Over the summer months, we take time to reflect on learning and education as we watch our children’s routines and learning environments change. Summer is filled with lessons and growth, but it looks and feels different from the traditional school year schedule. Sidney had lots of fun and learning this summer, but there was one very powerful learning experience that really inspired her—a trip to the NASA Space Center in Huntsville, Alabama, for a weeklong Space Camp. Sidney has been obsessed with space for as long as I can remember, and going to Space Camp was a dream come true. Having never studied space myself, nor been to Alabama, I had no idea what Sidney would encounter. What she experienced over the course of the week was truly impressive—a collaborative, team-based learning environment where students were treated like aspiring astronauts. They were invited to solve real problems that exist for space professionals, challenges where their decisions could mean life or death if the mission was a real one. Sidney’s team of 15 young scholars was challenged with leading a mission to the International Space Station. Sidney was assigned the specific role of being a payload specialist, and she and her teammates made every decision about docking and landing their rocket without the support of any adults. They had successes and failures along the way, many of them due to their ability or inability to effectively communicate and resolve disagreements.

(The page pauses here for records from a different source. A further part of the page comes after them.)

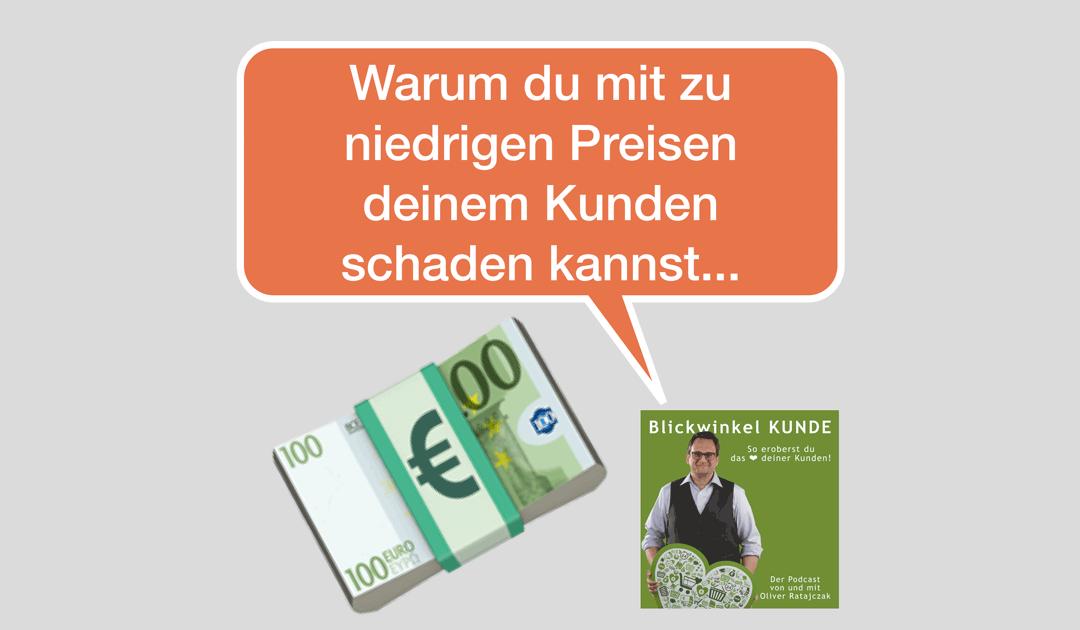 074 Preispolitik: Warum du mit zu niedrigen Preisen deinem Kunden schaden kannst...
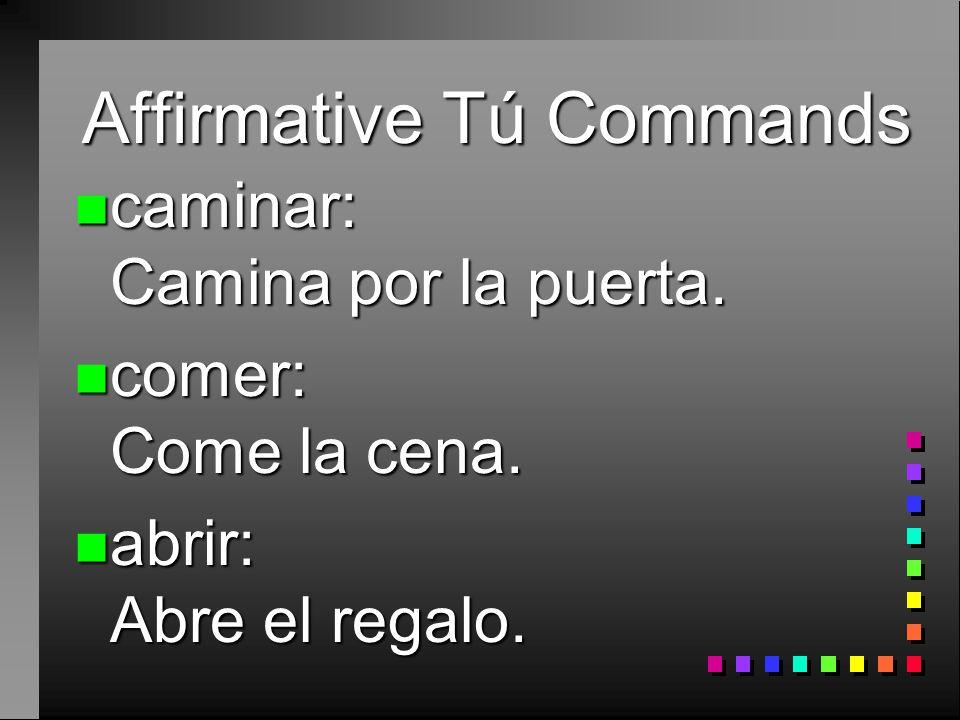 Affirmative Tú Commands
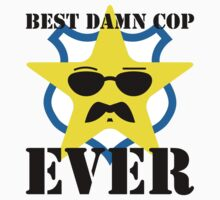 Best Damn Cop. Ever. by cheekychimp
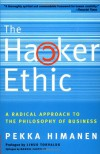 The Hacker Ethic: A Radical Approach to the Philosophy of Business - Pekka Himanen, Linus Torvalds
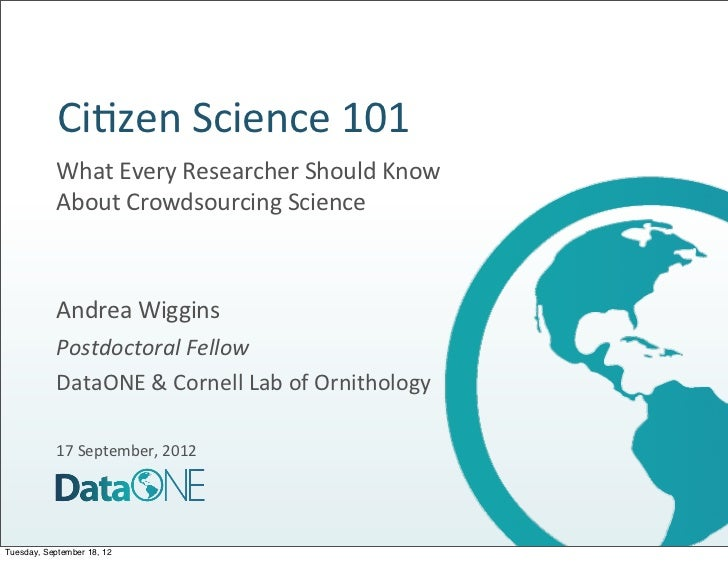 Ci#zen Science 101            What Every Researcher Should Know             About Crowdsourcing Science ...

So much good can come when we give students the skills and dispositions they need to think deeply and critically, and then get out of the way. Getting out of the way isn’t always easy for us as educators and parents, and it often means that our children will face roadblocks and struggles, but this is where they truly learn and the learning sticks. And this, I believe, is something that we do exceptionally well at Echo Horizon, and support via our well-thought and inspirational best-of-both-worlds philosophy and curriculum.
Here is how we define the best-of-both-worlds educational philosophy and curriculum:
At Echo Horizon, our best-of-both-worlds curriculum combines the strongest structures of traditional education with the best researched and evidence-tested innovation. We carefully assess each developmental stage and the needs of each individual student as we build the optimal learning environment for our scholars. We remain open-minded and flexible with our approaches while also understanding that some skills must be mastered as building blocks for deeper learning.
Our best-of-both-worlds philosophy is supported by the research of experts in the field of education. These experts guide our thinking and our pedagogical decision-making. One overarching theme that our changing global world has taught us is that the skills our children need to succeed are quite different from the ones needed when we were in school. The educational system put in place during the Industrial Revolution may have served us, but it no longer serves our young people. This reality forces us to evaluate and adapt both our definition of success and the dispositions we need to teach and practice with our young people.
- In the words of Dr. Denise Pope of Stanford University, “our current fast-paced, high-pressure culture works against everything we know about healthy child development. While there is content that must be mastered, our singular focus on results has led to a lack of attention to other components of a successful life—the ability to be independent, adaptable, ethical, and motivated critical thinkers.”
- Dr. Tony Wagner posits that to create the next generation of innovators and changemakers, we must not “double-down on outmoded, formulaic solutions—but embrace the principles of play, passion, and purpose.” Children need time and space to wonder and discover, make mistakes and try again and again, and be accountable for their own learning (not just do as they are told). It’s our duty as educators to provide children with the conditions under which they can be challenged, find joy, and explore the world around them. Why do so many children dread school and count the minutes until it is over? Because we fail to create dynamic spaces where learning comes to life.
This year, our eldest scholars, the sixth-grade students, will embark for the first time on an elective entitled “Purpose Learning,” which gives them time and space to consider and act upon their interests, their passions, and the impact they can have on our community and our world. Our youngest scholars, the Pre-K and K students are using literature and field trips to explore what community means and how they might become contributing positive members of the Echo Horizon and Culver City communities.
At Echo Horizon, we are committed to creating these “dynamic spaces where learning comes to life.” I hope that you all had wonderful summers (and Septembers and Octobers!) filled with learning, reflection and growth. We commit to continuing that growth for you and your children in diverse and engaging ways!
1 Pope, D., Brown, M., & Miles, S. Overloaded and Underprepared: Strategies for Stronger Schools and Healthy, Successful Kids. John Wiley & Sons, 2015.